Partners prove up copper potential at Pyramid project

VANCOUVER — It took less than three years and only 30 holes for Full Metal Minerals (FMM-V) and Antofagasta (ANTO-L) to define a resource at their Pyramid project in Alaska that contains more than 1.3 billion lb. copper, as well as notable molybdenum and gold.

Antofagasta signed on as a joint-venture partner at Pyramid in late 2010, and has since spent more than $6 million exploring the site. The effort has since produced two results: Antofagasta has earned a 51% stake in the project and defined an initial inferred resource.

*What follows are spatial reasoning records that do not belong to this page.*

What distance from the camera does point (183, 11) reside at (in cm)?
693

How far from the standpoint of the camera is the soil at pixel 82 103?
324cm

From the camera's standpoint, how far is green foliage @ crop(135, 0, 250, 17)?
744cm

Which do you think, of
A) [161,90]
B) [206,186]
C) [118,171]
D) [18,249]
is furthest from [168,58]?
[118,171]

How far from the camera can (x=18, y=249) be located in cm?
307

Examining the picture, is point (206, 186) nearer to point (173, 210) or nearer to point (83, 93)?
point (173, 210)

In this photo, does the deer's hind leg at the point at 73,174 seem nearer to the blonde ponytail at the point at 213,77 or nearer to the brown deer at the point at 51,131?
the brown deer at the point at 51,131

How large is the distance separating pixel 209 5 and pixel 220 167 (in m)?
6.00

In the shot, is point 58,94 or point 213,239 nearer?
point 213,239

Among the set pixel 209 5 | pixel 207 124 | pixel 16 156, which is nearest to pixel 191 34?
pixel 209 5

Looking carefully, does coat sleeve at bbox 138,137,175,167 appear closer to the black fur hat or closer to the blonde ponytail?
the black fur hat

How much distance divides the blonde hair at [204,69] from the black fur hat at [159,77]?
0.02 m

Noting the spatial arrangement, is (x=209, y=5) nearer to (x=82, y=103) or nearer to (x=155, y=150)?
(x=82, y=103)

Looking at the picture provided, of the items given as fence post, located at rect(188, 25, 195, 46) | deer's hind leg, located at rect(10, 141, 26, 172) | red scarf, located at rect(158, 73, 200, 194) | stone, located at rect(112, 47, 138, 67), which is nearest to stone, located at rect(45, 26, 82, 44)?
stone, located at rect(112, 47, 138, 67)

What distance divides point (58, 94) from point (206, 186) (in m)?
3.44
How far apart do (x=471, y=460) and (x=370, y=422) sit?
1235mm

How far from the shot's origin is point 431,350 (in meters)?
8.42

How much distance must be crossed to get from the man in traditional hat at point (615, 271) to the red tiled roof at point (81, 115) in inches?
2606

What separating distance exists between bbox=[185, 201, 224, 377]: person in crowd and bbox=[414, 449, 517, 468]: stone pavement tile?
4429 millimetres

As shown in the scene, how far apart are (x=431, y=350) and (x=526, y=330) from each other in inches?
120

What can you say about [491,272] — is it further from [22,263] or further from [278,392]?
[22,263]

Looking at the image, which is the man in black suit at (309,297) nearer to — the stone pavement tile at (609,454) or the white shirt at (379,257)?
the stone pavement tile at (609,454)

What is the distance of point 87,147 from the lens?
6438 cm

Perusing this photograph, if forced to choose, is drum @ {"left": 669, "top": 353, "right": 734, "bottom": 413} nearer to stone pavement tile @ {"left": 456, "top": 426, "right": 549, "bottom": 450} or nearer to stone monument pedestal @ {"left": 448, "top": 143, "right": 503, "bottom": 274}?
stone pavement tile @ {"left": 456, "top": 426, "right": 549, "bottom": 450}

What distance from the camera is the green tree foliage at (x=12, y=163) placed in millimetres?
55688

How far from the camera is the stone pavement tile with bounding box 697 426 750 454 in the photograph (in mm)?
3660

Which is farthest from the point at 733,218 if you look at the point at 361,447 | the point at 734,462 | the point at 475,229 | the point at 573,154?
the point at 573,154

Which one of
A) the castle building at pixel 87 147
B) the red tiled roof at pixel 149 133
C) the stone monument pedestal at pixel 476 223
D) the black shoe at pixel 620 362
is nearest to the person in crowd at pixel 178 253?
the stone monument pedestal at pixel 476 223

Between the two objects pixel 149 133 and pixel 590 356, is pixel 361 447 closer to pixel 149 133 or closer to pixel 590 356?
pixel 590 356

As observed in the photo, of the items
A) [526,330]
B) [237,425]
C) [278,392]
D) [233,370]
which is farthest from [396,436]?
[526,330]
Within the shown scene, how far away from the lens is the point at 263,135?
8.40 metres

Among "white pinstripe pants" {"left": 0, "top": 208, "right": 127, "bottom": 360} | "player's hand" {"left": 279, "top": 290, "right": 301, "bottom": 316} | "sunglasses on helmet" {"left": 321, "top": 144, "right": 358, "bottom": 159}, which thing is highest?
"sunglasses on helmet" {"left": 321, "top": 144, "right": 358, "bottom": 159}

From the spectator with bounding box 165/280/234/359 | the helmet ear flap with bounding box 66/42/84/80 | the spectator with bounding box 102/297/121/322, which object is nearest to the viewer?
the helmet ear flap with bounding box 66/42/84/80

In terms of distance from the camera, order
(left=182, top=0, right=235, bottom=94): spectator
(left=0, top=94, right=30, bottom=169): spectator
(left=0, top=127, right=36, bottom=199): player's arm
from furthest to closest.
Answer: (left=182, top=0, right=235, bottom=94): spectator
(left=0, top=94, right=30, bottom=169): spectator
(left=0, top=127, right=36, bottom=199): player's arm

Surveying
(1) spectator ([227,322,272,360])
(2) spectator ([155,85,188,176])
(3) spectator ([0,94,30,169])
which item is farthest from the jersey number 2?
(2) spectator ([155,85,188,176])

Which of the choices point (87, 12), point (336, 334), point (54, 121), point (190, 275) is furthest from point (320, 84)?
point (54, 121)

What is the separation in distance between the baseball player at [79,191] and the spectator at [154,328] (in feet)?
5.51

Pyramid is home to an inferred resource of 173 million tonnes grading 0.35% copper, 0.02% moly and 0.088 gram gold per tonne. The project partners describe the deposit at Pyramid as a sediment-hosted quartz-diorite porphyry.

The deposit at Pyramid bears classic porphyry characteristics, with a leached cap covering a supergene enrichment blanket that overlies a body of hypogene mineralization. Copper leached from the oxide cap has been redeposited in the supergene layer, resulting in a 93.7-million-tonne supergene resource that grades 0.4% copper, 0.019% moly and 0.092 gram gold.

Mineralization in the supergene blanket is dominated by chalcocite and local covellite. The blanket’s depth varies: in some places it extends almost to surface while in others it’s covered by 90 metres of leach cap. Its thickness also varies, but it often extends to 250 metres.

The underlying hypogene resource totals 79.1 million tonnes grading 0.26% copper, 0.02% moly and 0.083 gram gold. However, the body remains open for expansion at depth in most areas, as most of the holes drilled at Pyramid to date were only 250 metres long.

The 370 sq. km Pyramid property sits near the southern coast of the Alaska Peninsula, approximately 8 km from tidewater. Full Metal has an exploration agreement and a lease on the lands and mineral rights with Aleut, an Alaska native regional corporation. The company secured surface rights for the property from Shurnagin and TDX, two Alaska native village corporations.

Antofagasta recently fulfilled the first requirement of its Pyramid earn-in agreement, after spending $6 million exploring the property. With a 51% stake confirmed, the major now has the option to earn another 14% by funding a preliminary economic assessment bearing a minimum cost of $4 million. If it does that, Antofagasta could boost its ownership to 80% by advancing the project to feasibility.

The Chilean copper major has conducted a drill program at Pyramid each year for the last three years. In 2010 and 2011 the partners kept their drill pattern constrained to an area measuring 900 by 1,100 metres. In 2012 they ventured beyond that zone to search out more areas of near-surface supergene copper enrichment.

The partners also completed ground magnetic and mapping surveys at the property last year, which identified multiple hydrothermal centres within an oval-shaped zone of phyllic and potassic alteration. The zone measures 2.3 by 1.4 km.

Copper mineralization was discovered at Pyramid in 1974 when Aleut Corp. partnered with two exploration firms to drill 19 shallow holes. Those holes, which Antofagasta and Full Metal used in their recent resource calculation, outlined a 125-million-ton (113-million-tonne) zone of near-surface copper and moly mineralization.

Full Metal’s share price remained unchanged at 3.5¢ on news of the Pyramid resource estimate. The company has a 52-week trading range of 2.5¢ to 18¢ and has 59.3 million shares outstanding. Antofagasta, one of the world’s largest copper producers, saw its share price lose 10 pence on the news to close at £9.31.